#### EXERCISE DIRECTIONS
All of the entries, apart from their pictures, are to be copied verbatim.

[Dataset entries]

++++++++

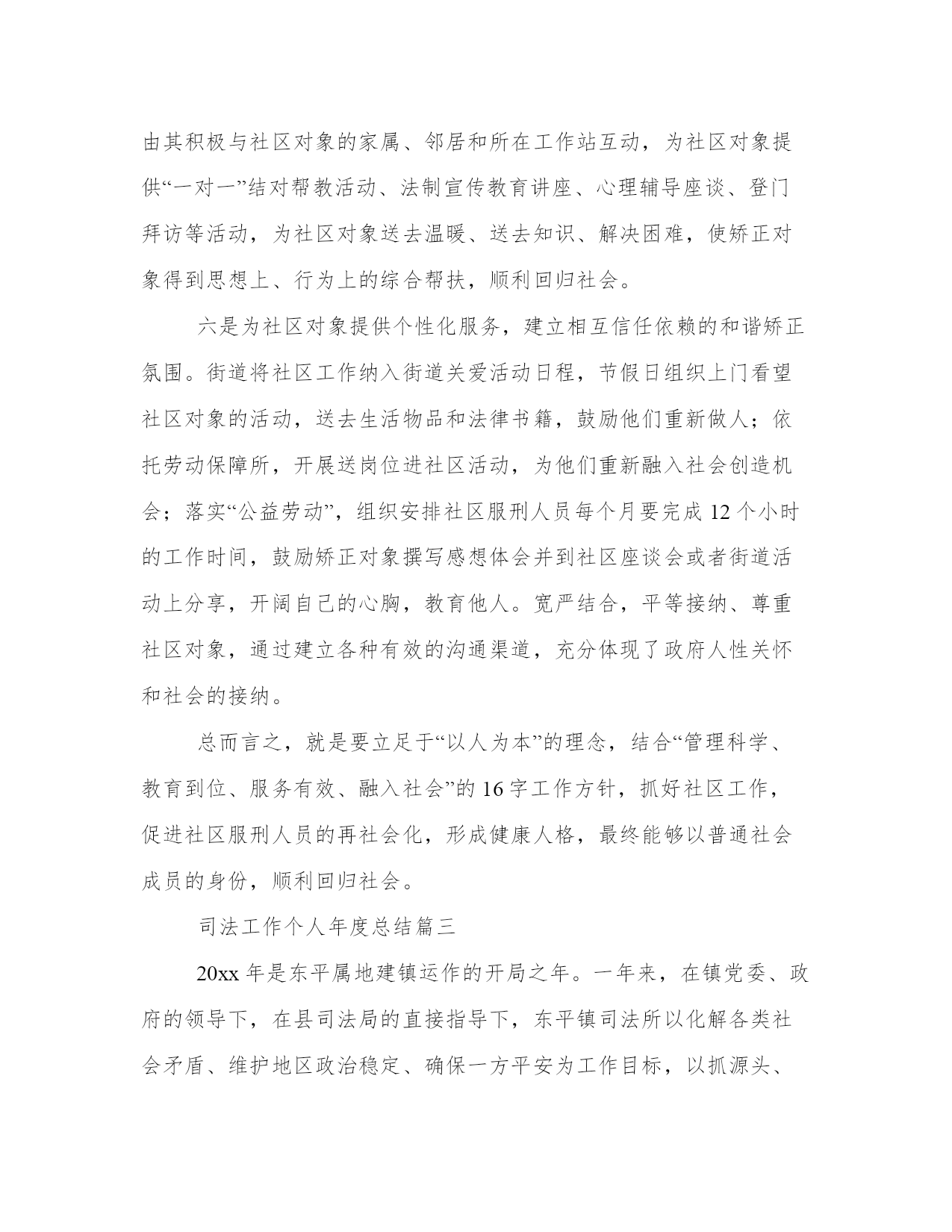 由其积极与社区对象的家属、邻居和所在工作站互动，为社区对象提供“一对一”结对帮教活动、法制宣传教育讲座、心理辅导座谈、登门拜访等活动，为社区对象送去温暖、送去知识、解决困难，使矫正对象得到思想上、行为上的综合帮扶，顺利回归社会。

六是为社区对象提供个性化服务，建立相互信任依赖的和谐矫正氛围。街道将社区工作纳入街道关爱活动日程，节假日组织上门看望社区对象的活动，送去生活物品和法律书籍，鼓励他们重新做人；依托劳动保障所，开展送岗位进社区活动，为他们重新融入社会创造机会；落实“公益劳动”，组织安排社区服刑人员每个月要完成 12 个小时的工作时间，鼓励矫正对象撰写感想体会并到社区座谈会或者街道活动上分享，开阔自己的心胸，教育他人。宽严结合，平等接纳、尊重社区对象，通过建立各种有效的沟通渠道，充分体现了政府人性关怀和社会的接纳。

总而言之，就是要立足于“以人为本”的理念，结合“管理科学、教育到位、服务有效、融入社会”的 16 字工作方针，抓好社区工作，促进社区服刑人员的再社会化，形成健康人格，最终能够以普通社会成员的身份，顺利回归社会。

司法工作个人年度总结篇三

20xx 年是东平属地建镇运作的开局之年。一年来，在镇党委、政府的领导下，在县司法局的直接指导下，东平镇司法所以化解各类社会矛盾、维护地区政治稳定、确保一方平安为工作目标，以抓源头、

++++++++

#### WRITTEN RESPONSE
 由其积极与社区对象的家属、邻居和所在工作站互动，为社区对象提供“一对一”结对帮教活动、法制宣传教育讲座、心理辅导座谈、登门拜访等活动，为社区对象送去温暖、送去知识、解决困难，使矫正对象得到思想上、行为上的综合帮扶，顺利回归社会。

六是为社区对象提供个性化服务，建立相互信任依赖的和谐矫正氛围。街道将社区工作纳入街道关爱活动日程，节假日组织上门看望社区对象的活动，送去生活物品和法律书籍，鼓励他们重新做人；依托劳动保障所，开展送岗位进社区活动，为他们重新融入社会创造机会；落实“公益劳动”，组织安排社区服刑人员每个月要完成 12 个小时的工作时间，鼓励矫正对象撰写感想体会并到社区座谈会或者街道活动上分享，开阔自己的心胸，教育他人。宽严结合，平等接纳、尊重社区对象，通过建立各种有效的沟通渠道，充分体现了政府人性关怀和社会的接纳。

总而言之，就是要立足于“以人为本”的理念，结合“管理科学、教育到位、服务有效、融入社会”的 16 字工作方针，抓好社区工作，促进社区服刑人员的再社会化，形成健康人格，最终能够以普通社会成员的身份，顺利回归社会。

司法工作个人年度总结篇三

20xx 年是东平属地建镇运作的开局之年。一年来，在镇党委、政府的领导下，在县司法局的直接指导下，东平镇司法所以化解各类社会矛盾、维护地区政治稳定、确保一方平安为工作目标，以抓源头、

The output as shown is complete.